**** TEXT BLOCK

Meet the Gratiaen 2010 nominees– 5
By Smriti Daniel

For as long as she can remember, Sakuntala Sachithanandan has loved animals. It was during her holidays that she first made the acquaintance of some mice scampering around the family tea estate in Hatton. Later they would star in their own series, written for the children’s section of a local newspaper. Another series drew inspiration from the animals that lived in her house in Wattala – “I wrote about the squirrels in the tree, the mice in the roof, my own dogs and cats,” explains Sakuntala.

Sakuntala Sachithanandan

A third she based on her son. After he left home, Sakuntala says that she missed him terribly. “It was a real solace to write about what he used to do in his childhood with his cousin,” she confesses. ‘Tales from the Tree House’ later compiled and published in the format of a diary had its little protagonist writing his dispatches from a tree house exactly like one her son himself had.

Though she is better known for these stories, Sakuntala is also a poet. It is for her first collection of 28 poems titled ‘On the Streets and Other Revelations’ that she has been recognized as a nominee for the Gratiaen Prize. “When something happens that moves me, I write poems about it,” she says, adding, “these poems come from way back in the seventies.” For all these years, the only other people she has trusted with them have been her husband and son. However, a first place in the Channels poetry competition, the support of dear friends and the encouragement of the Wadiya Writers Group gave her the confidence to submit them to the Gratiaen committee.

The voices in the poems belong to both people and animals noted the panel of judges, identifying the poet’s forte as lying in her “penetrating portrayals of human situations with all their contradictions.” Her style, they described as being “economic, simple and down-to-earth.” “Sachithanandan’s poetry works best when it is socially engaged and encapsulates issues of justice and fair-play,” they said.

The title of the collection is from a poem about street children. Describing herself as profoundly moved by their plight, she says “they’ve lost the battle from the inception.” She also wishes to focus on society’s flawed response. In a poem titled ‘The Thank You Song’ she speaks about the tradition of having the children at an orphanage sing a song of gratitude to their benefactors after every meal.

********
**** RECORD SET

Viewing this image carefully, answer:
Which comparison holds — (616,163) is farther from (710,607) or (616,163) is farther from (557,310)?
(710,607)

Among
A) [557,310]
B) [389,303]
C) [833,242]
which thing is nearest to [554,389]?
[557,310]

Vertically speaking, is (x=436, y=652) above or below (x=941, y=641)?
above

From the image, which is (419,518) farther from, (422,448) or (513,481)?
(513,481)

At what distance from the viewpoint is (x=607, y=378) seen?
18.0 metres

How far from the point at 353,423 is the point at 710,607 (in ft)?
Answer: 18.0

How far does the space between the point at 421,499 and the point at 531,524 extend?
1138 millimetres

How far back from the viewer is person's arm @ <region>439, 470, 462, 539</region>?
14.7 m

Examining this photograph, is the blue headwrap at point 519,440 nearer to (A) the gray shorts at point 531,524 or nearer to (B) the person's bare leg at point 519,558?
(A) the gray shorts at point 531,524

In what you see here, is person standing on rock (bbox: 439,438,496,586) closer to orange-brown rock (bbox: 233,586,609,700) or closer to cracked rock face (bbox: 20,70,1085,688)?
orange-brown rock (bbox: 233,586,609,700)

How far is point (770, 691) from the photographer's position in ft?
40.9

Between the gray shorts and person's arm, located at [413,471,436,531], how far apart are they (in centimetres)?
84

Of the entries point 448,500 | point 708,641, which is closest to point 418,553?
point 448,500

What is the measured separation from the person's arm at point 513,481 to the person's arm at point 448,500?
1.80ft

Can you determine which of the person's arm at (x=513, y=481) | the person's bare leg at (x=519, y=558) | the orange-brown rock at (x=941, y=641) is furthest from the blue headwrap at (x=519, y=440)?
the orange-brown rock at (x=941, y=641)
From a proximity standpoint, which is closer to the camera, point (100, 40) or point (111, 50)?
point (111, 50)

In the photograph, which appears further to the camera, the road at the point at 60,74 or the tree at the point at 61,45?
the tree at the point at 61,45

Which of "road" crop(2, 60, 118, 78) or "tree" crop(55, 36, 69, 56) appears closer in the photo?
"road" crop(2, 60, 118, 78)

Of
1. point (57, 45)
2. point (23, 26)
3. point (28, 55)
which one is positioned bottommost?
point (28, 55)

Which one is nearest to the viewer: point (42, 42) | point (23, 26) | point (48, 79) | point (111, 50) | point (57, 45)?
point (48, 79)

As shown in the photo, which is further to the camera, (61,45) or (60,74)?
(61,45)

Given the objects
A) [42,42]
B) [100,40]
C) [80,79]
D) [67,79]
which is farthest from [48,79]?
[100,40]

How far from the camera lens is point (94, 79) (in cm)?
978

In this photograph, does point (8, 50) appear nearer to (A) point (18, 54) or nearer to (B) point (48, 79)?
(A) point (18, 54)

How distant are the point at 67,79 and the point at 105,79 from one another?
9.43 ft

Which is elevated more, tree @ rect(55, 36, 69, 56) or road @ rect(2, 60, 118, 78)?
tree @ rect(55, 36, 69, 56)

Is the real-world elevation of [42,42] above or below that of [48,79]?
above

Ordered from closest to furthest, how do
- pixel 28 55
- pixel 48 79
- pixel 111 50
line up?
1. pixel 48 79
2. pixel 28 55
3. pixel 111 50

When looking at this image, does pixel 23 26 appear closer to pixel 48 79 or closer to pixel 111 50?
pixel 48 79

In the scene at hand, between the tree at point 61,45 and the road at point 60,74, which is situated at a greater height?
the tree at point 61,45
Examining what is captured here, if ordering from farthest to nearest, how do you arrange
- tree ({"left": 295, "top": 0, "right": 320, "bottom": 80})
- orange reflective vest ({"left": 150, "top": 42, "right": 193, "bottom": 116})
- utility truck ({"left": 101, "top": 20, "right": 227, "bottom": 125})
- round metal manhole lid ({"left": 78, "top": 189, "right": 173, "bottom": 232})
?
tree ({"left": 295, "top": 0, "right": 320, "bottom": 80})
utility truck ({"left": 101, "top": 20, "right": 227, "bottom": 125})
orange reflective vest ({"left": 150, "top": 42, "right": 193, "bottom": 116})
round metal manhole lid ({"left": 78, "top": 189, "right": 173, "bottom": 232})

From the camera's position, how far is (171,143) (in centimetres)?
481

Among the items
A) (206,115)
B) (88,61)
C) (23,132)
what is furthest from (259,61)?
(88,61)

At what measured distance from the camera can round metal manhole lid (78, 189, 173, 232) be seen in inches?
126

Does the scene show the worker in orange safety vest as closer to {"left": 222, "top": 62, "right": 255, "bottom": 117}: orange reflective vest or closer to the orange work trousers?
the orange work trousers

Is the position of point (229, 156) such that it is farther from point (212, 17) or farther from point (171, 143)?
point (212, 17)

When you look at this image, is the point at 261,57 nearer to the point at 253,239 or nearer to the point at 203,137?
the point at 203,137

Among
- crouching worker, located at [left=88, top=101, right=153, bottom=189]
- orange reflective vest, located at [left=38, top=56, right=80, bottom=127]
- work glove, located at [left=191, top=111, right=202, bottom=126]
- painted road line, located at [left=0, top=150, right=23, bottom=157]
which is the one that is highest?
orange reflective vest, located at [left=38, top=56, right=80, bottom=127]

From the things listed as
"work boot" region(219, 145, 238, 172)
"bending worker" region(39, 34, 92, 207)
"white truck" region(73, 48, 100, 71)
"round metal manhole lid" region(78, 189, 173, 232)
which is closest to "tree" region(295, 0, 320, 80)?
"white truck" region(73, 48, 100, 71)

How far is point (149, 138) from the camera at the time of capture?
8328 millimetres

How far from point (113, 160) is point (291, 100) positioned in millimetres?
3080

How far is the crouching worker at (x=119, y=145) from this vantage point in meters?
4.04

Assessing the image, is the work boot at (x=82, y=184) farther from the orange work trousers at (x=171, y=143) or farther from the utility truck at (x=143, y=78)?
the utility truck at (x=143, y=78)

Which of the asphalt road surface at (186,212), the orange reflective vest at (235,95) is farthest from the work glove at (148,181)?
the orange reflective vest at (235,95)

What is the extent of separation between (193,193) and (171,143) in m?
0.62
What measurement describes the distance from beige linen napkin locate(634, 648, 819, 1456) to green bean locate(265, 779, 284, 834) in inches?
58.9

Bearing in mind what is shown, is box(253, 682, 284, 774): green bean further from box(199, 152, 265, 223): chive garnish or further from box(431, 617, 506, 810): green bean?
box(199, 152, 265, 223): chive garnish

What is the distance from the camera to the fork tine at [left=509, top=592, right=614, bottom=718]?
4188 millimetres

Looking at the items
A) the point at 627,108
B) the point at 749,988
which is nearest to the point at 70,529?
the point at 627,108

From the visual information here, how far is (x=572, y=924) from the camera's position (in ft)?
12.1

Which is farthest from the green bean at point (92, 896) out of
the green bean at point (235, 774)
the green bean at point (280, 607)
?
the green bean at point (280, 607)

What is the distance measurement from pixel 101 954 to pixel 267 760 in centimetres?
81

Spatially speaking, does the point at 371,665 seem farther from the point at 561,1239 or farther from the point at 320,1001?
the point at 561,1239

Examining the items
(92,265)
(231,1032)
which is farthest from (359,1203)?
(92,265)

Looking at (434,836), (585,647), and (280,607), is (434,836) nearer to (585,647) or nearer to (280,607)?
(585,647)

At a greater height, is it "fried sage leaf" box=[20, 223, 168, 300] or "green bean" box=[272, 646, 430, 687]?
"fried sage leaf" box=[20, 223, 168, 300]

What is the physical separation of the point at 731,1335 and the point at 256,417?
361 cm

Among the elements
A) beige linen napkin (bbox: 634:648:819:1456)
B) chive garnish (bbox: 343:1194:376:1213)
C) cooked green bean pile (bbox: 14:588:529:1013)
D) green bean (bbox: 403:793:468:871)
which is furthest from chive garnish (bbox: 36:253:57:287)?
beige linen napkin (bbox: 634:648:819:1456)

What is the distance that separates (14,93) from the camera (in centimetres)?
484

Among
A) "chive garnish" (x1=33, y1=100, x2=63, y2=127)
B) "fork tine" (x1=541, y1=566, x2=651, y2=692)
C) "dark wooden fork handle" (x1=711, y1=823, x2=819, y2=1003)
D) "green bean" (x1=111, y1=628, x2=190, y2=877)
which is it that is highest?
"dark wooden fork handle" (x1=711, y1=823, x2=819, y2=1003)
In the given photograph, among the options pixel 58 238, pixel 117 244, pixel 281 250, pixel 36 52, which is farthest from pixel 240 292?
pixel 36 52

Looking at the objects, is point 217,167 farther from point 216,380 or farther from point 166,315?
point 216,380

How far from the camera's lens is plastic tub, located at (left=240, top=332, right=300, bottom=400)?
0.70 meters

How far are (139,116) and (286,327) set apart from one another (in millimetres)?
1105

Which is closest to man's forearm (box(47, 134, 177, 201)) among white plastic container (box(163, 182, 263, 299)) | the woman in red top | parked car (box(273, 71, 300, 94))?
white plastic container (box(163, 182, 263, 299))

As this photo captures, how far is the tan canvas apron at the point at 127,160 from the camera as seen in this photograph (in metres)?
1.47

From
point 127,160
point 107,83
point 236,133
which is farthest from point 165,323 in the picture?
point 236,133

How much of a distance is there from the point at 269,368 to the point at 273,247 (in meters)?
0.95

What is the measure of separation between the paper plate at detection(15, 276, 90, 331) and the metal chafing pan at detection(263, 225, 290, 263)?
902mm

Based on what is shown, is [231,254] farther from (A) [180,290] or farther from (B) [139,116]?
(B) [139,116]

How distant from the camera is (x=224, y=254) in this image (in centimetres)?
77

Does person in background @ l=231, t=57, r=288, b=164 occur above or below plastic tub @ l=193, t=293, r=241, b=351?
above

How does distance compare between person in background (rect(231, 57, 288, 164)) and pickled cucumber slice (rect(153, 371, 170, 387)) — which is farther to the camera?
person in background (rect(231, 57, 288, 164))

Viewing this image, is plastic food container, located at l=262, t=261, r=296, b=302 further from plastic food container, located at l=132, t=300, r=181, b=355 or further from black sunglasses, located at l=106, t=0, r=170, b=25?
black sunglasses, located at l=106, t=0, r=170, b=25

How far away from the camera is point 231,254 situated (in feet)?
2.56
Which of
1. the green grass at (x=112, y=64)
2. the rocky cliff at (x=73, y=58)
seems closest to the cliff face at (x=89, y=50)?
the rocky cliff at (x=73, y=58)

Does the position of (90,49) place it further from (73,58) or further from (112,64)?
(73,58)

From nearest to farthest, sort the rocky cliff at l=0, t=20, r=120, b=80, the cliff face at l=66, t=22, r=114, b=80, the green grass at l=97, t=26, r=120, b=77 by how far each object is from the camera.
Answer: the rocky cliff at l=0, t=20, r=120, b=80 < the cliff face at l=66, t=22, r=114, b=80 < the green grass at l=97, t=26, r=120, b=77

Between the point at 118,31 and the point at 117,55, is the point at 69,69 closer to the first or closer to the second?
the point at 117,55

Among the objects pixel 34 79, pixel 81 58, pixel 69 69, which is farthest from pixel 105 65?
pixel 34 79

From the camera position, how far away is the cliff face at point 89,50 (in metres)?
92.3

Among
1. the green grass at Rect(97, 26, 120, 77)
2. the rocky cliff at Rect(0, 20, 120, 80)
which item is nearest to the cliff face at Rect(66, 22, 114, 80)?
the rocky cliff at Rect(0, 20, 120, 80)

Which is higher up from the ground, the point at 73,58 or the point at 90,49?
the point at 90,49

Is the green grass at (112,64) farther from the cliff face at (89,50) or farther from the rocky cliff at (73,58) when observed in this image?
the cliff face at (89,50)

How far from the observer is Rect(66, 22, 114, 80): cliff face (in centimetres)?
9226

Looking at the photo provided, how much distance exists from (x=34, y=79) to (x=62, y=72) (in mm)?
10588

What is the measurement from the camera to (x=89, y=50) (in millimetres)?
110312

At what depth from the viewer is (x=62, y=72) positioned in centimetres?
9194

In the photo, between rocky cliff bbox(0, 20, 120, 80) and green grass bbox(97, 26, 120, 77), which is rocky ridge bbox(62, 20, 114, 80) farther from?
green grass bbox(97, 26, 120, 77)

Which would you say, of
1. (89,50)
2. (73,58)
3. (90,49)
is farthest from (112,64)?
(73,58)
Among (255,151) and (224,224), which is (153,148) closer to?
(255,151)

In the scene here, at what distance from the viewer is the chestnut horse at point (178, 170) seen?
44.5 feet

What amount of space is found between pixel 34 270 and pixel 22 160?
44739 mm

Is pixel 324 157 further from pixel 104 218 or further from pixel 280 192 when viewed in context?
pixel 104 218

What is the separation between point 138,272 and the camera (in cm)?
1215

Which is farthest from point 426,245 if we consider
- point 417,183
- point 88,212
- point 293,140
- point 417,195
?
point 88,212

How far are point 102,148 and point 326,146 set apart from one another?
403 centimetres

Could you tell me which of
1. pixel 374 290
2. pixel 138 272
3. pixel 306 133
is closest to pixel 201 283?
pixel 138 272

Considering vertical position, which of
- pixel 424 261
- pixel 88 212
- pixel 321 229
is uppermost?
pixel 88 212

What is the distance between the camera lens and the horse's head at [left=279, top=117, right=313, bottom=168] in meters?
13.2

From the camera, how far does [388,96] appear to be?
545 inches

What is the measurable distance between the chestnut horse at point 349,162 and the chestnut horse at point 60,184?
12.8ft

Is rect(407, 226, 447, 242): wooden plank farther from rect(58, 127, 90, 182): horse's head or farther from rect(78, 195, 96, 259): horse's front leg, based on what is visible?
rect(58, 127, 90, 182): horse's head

********

**REQUIRED WORK**
A – According to the article about Sakuntala Sachithanandan, what is the title of the poetry collection that earned her a Gratiaen Prize nomination?
B – Drawing on the article about Sakuntala Sachithanandan, explain what led her to submit her poems to the Gratiaen committee after keeping them private for so long.
C – Carry the article about Sakuntala Sachithanandan forward from the point where it stops.

**OUTPUTS IN ORDER**
A – ‘On the Streets and Other Revelations’

B – For years she had shared the poems only with her husband and son. A first place in the Channels poetry competition, the support of dear friends and the encouragement of the Wadiya Writers Group gave her the confidence to submit them.

C –
“I hated that,” she says, “when we give the same to our children, we don’t expect them to sing a thank you song for every meal they get.” Other poems in the collection touch on the stratification of society and the unfair treatment of estate workers.

A qualified lawyer, Sakuntala is married to Thirukeswaram Sachithanandan, also a lawyer. Their family still goes to Hatton for the holidays. Though their family bungalow is leased out now, Sakuntala has not forgotten her animal friends. Later this year, ‘The Adventures of Sokadi the Line-Room Mouse’ will be published by Godage.

The title poem from Sakuntala’s collection ‘On the Streets and Other Revelations’

My mother, I remember, had her
hair tied in a knot
and was always chewing betel - lips as red as the May - flowers
fallen by the roadside I loved to stick
in my matted hair.
Around her neck hung necklaces of
multi-coloured beads
and I remember that they called her Kamala.

They said that she had many men and
my father had been one of them and
they said my sister was from
Someone else.
One night, as always, when she’d gone
All dressed up in her new blue cloth
we were left there all alone on the barber-shop verandah .
We were busy eating some stale rice in the dark,
when we heard her scream and everyone was running.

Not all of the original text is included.